From-scratch **klein-init** full finetune of the 4B DiT. Loss = per-encoder self-normalized `∇log(MMD²)`
across **10 frozen vision encoders** (inception, convnext, mae, clip, dinov3, pe-core, siglip2, aimv2,
webssl-dino, dreamsim), computed with **Nyström** landmarks (M=8192) against a **curated teacher reference**
(GenEval-correctness-filtered teacher samples + PickScore-top-3 COCO teacher samples). On-policy rollout
buffer R=10240, cold kernel bandwidth σ = median·0.25, GradCache for exact full-batch MMD gradients.
**~90 GPU-hours** to step 180 (8× H200).

## Caveats
- **GenEval is partly in-distribution.** The 553 GenEval prompts appear in the training generator pool
  (≈17.6%) and the reference (≈17.8%).

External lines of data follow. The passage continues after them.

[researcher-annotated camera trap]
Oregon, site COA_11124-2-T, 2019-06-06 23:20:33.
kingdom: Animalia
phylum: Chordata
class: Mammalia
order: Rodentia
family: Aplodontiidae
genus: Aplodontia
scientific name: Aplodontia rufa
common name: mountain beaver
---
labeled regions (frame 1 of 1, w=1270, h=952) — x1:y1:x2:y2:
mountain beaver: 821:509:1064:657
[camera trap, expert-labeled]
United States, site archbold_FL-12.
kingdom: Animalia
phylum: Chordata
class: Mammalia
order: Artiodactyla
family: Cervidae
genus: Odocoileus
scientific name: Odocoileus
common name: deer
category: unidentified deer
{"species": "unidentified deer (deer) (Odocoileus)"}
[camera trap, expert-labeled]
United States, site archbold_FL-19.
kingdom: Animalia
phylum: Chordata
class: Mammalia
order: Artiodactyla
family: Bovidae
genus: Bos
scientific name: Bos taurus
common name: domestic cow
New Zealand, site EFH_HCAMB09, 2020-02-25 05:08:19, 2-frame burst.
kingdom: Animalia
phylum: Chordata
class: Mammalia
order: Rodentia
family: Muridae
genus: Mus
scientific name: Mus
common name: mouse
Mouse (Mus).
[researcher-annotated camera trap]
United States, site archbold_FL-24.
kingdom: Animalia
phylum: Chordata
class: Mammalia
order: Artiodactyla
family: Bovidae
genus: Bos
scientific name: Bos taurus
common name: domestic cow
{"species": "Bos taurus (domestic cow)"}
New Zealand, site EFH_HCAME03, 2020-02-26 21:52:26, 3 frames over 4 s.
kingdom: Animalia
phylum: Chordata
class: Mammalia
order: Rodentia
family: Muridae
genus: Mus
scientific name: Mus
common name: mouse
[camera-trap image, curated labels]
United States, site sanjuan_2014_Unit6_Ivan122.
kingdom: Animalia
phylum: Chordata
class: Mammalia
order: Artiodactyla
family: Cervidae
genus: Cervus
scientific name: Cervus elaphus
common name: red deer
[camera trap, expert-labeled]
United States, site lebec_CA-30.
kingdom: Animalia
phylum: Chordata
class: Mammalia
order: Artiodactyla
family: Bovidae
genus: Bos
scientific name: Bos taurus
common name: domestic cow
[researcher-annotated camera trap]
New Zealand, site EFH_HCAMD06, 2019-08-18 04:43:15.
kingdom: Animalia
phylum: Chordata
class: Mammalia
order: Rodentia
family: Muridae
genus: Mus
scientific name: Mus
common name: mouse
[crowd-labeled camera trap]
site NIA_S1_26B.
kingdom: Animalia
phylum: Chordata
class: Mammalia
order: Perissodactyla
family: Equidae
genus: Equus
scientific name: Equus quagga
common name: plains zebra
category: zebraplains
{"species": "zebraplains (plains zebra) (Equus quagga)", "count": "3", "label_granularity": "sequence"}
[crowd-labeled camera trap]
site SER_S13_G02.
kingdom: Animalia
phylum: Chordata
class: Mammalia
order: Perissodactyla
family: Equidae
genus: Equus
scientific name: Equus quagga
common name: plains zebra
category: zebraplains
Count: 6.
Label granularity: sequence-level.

The GenEval number is strong but partly reflects in-distribution
  fit; held-out compositional generalization (e.g. T2I-CompBench) is not yet measured.
- Trained/evaluated at **512²**.

## Citation

This model is from the paper **Representation Distribution Matching for One-Step Visual Generation**.
Paper: [arXiv:2607.02375](https://arxiv.org/abs/2607.02375) · [Hugging Face Papers](https://huggingface.co/papers/2607.02375) · [Project page](https://alan-lanfeng.github.io/rdm/)

```bibtex
@article{feng2026rdm,
  title={Representation Distribution Matching for One-Step Visual Generation},
  author={Feng, Lan and Li, Wuyang and Zablocki, {\'E}loi and Cord, Matthieu and Alahi, Alexandre},
  journal={arXiv preprint arXiv:2607.02375},
  year={2026}
}
```

## License
Derived from **FLUX.2 klein** (Apache-2.0); released under Apache-2.0.